WHAT THIS EXERCISE ASKS:
A – In the work station thread, list the three jobs the rams are set up to do.
B – Carry on the work station thread from where it stops.

## begin SOURCE

# Work station



## stuarth44 (Oct 17, 2021)

weight abt 600kg
top 350 steel
3 rams, one to use horizontally 
one to form the rolling and plate stretching, one form part spheres
600 dollars of hydraulic fitting and file fit hose to arrive tomorrow pressure up to 3500 I only use a fraction of that, formers stretchers driven by hyd/ radial motor, flo control  to the motor and all circuits to really slow it all right down
form 1/4 steel or alu ,solenoids 24 volt


----------



## stuarth44 (Oct 19, 2021)

made the forming roller some sort of synthetic bearing material, just the hoses to make up now, advantage that when roll forming the material does not leave heavy marks
these big plates i did on my  big machine


----------



## matthewsx (Oct 19, 2021)

That looks like a beautiful boat, any pictures of it completed?

## end SOURCE
## begin RECORDED DATA

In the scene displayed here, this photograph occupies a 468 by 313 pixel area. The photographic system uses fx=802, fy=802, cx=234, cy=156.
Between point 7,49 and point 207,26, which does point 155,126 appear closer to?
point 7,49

## end RECORDED DATA

TASK-BY-TASK RESULTS:
A –
- Work horizontally
- Form the rolling and plate stretching
- Form part spheres

B –
----------



## stuarth44 (Oct 19, 2021)

matthewsx said:


> That looks like a beautiful boat, any pictures of it completed?


yes, built 3 of those model CAPE 40   designer Mummery
i built all of these search cape 40 mummery


----------



## stuarth44 (Oct 19, 2021)

i built all of those, jus t old now


----------



## matthewsx (Oct 20, 2021)

Just keep going, your work is still inspiring.


----------



## stuarth44 (Oct 20, 2021)

matthewsx said:


> Just keep going, your work is still inspiring.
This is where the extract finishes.